How to compute Si given Si-1 and the declarations? We need to check the declarations that would have happened for each sequence in Si-1 (assuming each person sees some prefix of that sequence), and remove those sequences where this set of declarations does not match one for the real sequence of hats. Once again, this looks very simple, almost trivial, but it was actually far from easy to state concisely.

This is how far I've got during the round: I've implemented a slow solution based on the above, and was trying to find some fast heuristic solution that would match it on random inputs. It turns out that this did not lead to a correct solution. Instead, one simply had to speed up the slow solution!

One had to notice that after each step, the set Scan be described by the lists of possible amounts of red hats in each of the prefixes of the sequence. For example, suppose there are 4 red and 3 blue hats in total.
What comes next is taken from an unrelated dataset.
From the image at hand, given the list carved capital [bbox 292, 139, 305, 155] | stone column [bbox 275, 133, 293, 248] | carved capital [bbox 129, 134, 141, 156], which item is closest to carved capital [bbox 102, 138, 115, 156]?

The initial set S0 can then be described as: empty prefix has 0 red hats; the prefix of length 1 has 0 or 1 red hats; 2 has 0, 1, 2; 3 has 0, 1, 2, 3; 4 has 1, 2, 3, 4; 5 has 2, 3, 4; 6 has 3, 4; and the whole sequence has 4. Every sequence that has 4 red and 3 blue hats satisfies those constraints, and every sequence that satisfies those constraints has 4 red and 3 blue hats.

Then suppose during the first round only the last two people have declared that they know the color of their hats. It turns out that the resulting set Scan then be described as: empty prefix has 0 red; 1 has 0, 1; 2 has 0, 1, 2; 3 has 1, 2, 3; 4 has 2, 3; 5 has 2, 4; 6 has 3, 4; 7 has 4.

More generally, if we describe the prefix of length i having j red hats as (i,j), then the (i+1)-th person will declare if exactly one of (i+1,j) and (i+1,j+1) is still possible, and not declare if both are possible. This criterion allows us to compute the declarations that actually happen, and the same criterion then allows us to eliminate states which contradict those declarations. However, we also need to pay attention to also eliminate states that do not have a possible predecessor (if both (i-1,j-1) and (i-1,j) are eliminated, then (i,j) should be eliminated as well), or a possible successor (if both (i+1,j) and (i+1,j+1) are eliminated, then (i,j) should be eliminated as well). This criterion is also the basis of the inductive proof that Si can always be represented in the above form.

Therefore we can maintain the set of states (i,j) that are still possible after each round, and stop when this set of states stops changing.